*Exercise requirements*
Please give every line of the listing below as a numbered list, skipping any blank lines.

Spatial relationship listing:

■ ■ ■

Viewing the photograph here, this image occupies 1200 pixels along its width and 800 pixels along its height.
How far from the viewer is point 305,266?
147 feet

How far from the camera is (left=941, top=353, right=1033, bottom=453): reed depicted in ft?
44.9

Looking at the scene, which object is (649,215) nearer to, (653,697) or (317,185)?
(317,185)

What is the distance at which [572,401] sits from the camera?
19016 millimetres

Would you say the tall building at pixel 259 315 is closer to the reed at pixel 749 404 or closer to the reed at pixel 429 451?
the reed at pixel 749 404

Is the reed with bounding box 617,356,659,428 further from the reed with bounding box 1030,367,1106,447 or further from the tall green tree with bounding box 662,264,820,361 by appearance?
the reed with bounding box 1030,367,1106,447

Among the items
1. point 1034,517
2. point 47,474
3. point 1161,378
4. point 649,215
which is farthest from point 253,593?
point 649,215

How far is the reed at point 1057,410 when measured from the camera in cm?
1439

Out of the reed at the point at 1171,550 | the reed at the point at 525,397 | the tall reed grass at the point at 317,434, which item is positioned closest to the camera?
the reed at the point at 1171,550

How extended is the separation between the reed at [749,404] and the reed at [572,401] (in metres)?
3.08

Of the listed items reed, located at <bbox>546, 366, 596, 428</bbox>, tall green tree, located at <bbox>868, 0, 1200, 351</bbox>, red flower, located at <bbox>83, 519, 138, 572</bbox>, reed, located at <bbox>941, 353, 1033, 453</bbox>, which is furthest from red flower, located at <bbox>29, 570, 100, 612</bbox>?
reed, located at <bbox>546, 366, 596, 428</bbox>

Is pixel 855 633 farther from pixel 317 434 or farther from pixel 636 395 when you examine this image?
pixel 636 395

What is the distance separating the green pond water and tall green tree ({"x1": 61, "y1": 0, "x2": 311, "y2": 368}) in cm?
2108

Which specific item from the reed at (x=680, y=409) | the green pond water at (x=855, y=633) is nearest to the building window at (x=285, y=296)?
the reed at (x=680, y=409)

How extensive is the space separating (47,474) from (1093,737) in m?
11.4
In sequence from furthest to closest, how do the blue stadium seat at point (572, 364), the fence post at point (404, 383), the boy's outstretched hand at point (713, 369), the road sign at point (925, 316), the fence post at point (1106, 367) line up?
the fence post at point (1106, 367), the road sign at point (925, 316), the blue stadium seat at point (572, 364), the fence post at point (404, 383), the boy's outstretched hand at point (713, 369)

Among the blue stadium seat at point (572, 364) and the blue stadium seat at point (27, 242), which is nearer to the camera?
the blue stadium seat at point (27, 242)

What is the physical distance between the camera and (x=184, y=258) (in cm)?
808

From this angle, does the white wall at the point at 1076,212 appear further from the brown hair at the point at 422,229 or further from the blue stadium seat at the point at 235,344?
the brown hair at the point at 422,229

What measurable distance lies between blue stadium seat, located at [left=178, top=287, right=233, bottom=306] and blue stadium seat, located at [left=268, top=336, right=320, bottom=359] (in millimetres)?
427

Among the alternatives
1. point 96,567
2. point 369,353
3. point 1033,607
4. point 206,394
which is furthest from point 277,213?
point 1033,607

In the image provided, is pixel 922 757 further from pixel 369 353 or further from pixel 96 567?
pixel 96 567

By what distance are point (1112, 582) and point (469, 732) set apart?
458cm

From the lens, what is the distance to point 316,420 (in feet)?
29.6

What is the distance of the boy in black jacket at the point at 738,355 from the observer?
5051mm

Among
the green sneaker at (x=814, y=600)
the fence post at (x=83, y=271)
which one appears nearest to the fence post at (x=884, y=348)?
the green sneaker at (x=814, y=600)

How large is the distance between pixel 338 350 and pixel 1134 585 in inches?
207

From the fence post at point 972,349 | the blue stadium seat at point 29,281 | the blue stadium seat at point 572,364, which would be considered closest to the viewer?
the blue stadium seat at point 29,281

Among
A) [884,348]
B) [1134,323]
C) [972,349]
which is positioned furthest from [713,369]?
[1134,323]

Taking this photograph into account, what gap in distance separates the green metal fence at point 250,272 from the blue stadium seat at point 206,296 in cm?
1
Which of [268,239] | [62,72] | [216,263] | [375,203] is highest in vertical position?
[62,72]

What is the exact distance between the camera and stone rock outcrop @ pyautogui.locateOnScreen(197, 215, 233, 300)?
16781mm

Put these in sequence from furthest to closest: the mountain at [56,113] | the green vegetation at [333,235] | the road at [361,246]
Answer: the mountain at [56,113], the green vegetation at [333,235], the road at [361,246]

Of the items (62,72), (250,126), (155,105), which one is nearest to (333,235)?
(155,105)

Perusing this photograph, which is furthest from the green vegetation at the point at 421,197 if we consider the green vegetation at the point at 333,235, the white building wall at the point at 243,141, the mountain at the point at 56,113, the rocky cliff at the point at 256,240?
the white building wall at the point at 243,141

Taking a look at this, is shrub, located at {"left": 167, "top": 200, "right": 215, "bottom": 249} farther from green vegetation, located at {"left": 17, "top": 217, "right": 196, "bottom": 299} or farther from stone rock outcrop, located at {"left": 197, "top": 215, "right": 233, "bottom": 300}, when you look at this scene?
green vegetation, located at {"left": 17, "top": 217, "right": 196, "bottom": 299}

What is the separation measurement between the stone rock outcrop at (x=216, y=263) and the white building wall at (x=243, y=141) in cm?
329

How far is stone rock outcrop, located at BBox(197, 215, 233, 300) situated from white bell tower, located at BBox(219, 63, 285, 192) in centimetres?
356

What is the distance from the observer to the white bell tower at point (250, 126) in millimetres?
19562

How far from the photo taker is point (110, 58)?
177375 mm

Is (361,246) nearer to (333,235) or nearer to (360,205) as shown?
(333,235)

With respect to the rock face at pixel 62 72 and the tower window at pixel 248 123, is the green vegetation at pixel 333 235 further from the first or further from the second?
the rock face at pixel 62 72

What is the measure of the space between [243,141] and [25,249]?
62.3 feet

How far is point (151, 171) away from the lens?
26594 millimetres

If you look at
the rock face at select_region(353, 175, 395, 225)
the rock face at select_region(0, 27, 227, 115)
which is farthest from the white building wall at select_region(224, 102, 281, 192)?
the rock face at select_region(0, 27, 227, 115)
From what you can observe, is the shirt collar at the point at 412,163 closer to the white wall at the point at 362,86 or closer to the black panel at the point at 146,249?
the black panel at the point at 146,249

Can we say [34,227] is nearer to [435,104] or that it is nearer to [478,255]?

■ ■ ■

*Response to the exercise*
1. Viewing the photograph here, this image occupies 1200 pixels along its width and 800 pixels along its height.
2. How far from the viewer is point 305,266?
3. 147 feet
4. How far from the camera is (left=941, top=353, right=1033, bottom=453): reed depicted in ft?
5. 44.9
6. Looking at the scene, which object is (649,215) nearer to, (653,697) or (317,185)?
7. (317,185)
8. What is the distance at which [572,401] sits from the camera?
9. 19016 millimetres
10. Would you say the tall building at pixel 259 315 is closer to the reed at pixel 749 404 or closer to the reed at pixel 429 451?
11. the reed at pixel 749 404
12. Is the reed with bounding box 617,356,659,428 further from the reed with bounding box 1030,367,1106,447 or further from the tall green tree with bounding box 662,264,820,361 by appearance?
13. the reed with bounding box 1030,367,1106,447
14. Among the items
15. 1. point 1034,517
16. 2. point 47,474
17. 3. point 1161,378
18. 4. point 649,215
19. which is farthest from point 253,593?
20. point 649,215
21. How far is the reed at point 1057,410 when measured from the camera in cm?
22. 1439
23. Out of the reed at the point at 1171,550 | the reed at the point at 525,397 | the tall reed grass at the point at 317,434, which item is positioned closest to the camera?
24. the reed at the point at 1171,550
25. How extended is the separation between the reed at [749,404] and the reed at [572,401] (in metres)?
26. 3.08
27. Of the listed items reed, located at <bbox>546, 366, 596, 428</bbox>, tall green tree, located at <bbox>868, 0, 1200, 351</bbox>, red flower, located at <bbox>83, 519, 138, 572</bbox>, reed, located at <bbox>941, 353, 1033, 453</bbox>, which is furthest from red flower, located at <bbox>29, 570, 100, 612</bbox>?
28. reed, located at <bbox>546, 366, 596, 428</bbox>
29. Is pixel 855 633 farther from pixel 317 434 or farther from pixel 636 395 when you examine this image?
30. pixel 636 395
31. What is the distance separating the green pond water and tall green tree ({"x1": 61, "y1": 0, "x2": 311, "y2": 368}) in cm?
32. 2108
33. Which specific item from the reed at (x=680, y=409) | the green pond water at (x=855, y=633) is nearest to the building window at (x=285, y=296)?
34. the reed at (x=680, y=409)
35. How extensive is the space separating (47,474) from (1093,737) in m?
36. 11.4
37. In sequence from furthest to closest, how do the blue stadium seat at point (572, 364), the fence post at point (404, 383), the boy's outstretched hand at point (713, 369), the road sign at point (925, 316), the fence post at point (1106, 367) line up?
38. the fence post at point (1106, 367), the road sign at point (925, 316), the blue stadium seat at point (572, 364), the fence post at point (404, 383), the boy's outstretched hand at point (713, 369)
39. Among the blue stadium seat at point (572, 364) and the blue stadium seat at point (27, 242), which is nearer to the camera?
40. the blue stadium seat at point (27, 242)
41. What is the physical distance between the camera and (x=184, y=258) (in cm)?
42. 808
43. From this angle, does the white wall at the point at 1076,212 appear further from the brown hair at the point at 422,229 or further from the blue stadium seat at the point at 235,344?
44. the brown hair at the point at 422,229
45. What measurable distance lies between blue stadium seat, located at [left=178, top=287, right=233, bottom=306] and blue stadium seat, located at [left=268, top=336, right=320, bottom=359] (in millimetres)?
46. 427
47. Among the alternatives
48. 1. point 96,567
49. 2. point 369,353
50. 3. point 1033,607
51. 4. point 206,394
52. which is furthest from point 277,213?
53. point 1033,607
54. In the image provided, is pixel 922 757 further from pixel 369 353 or further from pixel 96 567?
55. pixel 96 567
56. By what distance are point (1112, 582) and point (469, 732) set apart?
57. 458cm
58. From the lens, what is the distance to point 316,420 (in feet)?
59. 29.6
60. What is the distance of the boy in black jacket at the point at 738,355 from the observer?
61. 5051mm
62. Among
63. the green sneaker at (x=814, y=600)
64. the fence post at (x=83, y=271)
65. which one appears nearest to the fence post at (x=884, y=348)?
66. the green sneaker at (x=814, y=600)
67. How large is the distance between pixel 338 350 and pixel 1134 585 in inches?
68. 207
69. From the fence post at point 972,349 | the blue stadium seat at point 29,281 | the blue stadium seat at point 572,364, which would be considered closest to the viewer?
70. the blue stadium seat at point 29,281
71. Among
72. A) [884,348]
73. B) [1134,323]
74. C) [972,349]
75. which is positioned furthest from [713,369]?
76. [1134,323]
77. Taking this photograph into account, what gap in distance separates the green metal fence at point 250,272 from the blue stadium seat at point 206,296 in cm?
78. 1
79. Which of [268,239] | [62,72] | [216,263] | [375,203] is highest in vertical position?
80. [62,72]
81. What is the exact distance between the camera and stone rock outcrop @ pyautogui.locateOnScreen(197, 215, 233, 300)?
82. 16781mm
83. Put these in sequence from furthest to closest: the mountain at [56,113] | the green vegetation at [333,235] | the road at [361,246]
84. Answer: the mountain at [56,113], the green vegetation at [333,235], the road at [361,246]
85. Of the items (62,72), (250,126), (155,105), which one is nearest to (333,235)?
86. (155,105)
87. Perusing this photograph, which is furthest from the green vegetation at the point at 421,197 if we consider the green vegetation at the point at 333,235, the white building wall at the point at 243,141, the mountain at the point at 56,113, the rocky cliff at the point at 256,240?
88. the white building wall at the point at 243,141
89. Taking a look at this, is shrub, located at {"left": 167, "top": 200, "right": 215, "bottom": 249} farther from green vegetation, located at {"left": 17, "top": 217, "right": 196, "bottom": 299} or farther from stone rock outcrop, located at {"left": 197, "top": 215, "right": 233, "bottom": 300}, when you look at this scene?
90. green vegetation, located at {"left": 17, "top": 217, "right": 196, "bottom": 299}
91. What is the separation measurement between the stone rock outcrop at (x=216, y=263) and the white building wall at (x=243, y=141) in cm?
92. 329
93. How far is stone rock outcrop, located at BBox(197, 215, 233, 300) situated from white bell tower, located at BBox(219, 63, 285, 192) in centimetres?
94. 356
95. What is the distance from the observer to the white bell tower at point (250, 126) in millimetres?
96. 19562
97. How far from the photo taker is point (110, 58)?
98. 177375 mm
99. Is (361,246) nearer to (333,235) or nearer to (360,205) as shown?
100. (333,235)
101. With respect to the rock face at pixel 62 72 and the tower window at pixel 248 123, is the green vegetation at pixel 333 235 further from the first or further from the second?
102. the rock face at pixel 62 72
103. What is the measure of the space between [243,141] and [25,249]?
104. 62.3 feet
105. How far is point (151, 171) away from the lens?
106. 26594 millimetres
107. If you look at
108. the rock face at select_region(353, 175, 395, 225)
109. the rock face at select_region(0, 27, 227, 115)
110. which is farthest from the white building wall at select_region(224, 102, 281, 192)?
111. the rock face at select_region(0, 27, 227, 115)
112. From what you can observe, is the shirt collar at the point at 412,163 closer to the white wall at the point at 362,86 or closer to the black panel at the point at 146,249?
113. the black panel at the point at 146,249
114. Can we say [34,227] is nearer to [435,104] or that it is nearer to [478,255]?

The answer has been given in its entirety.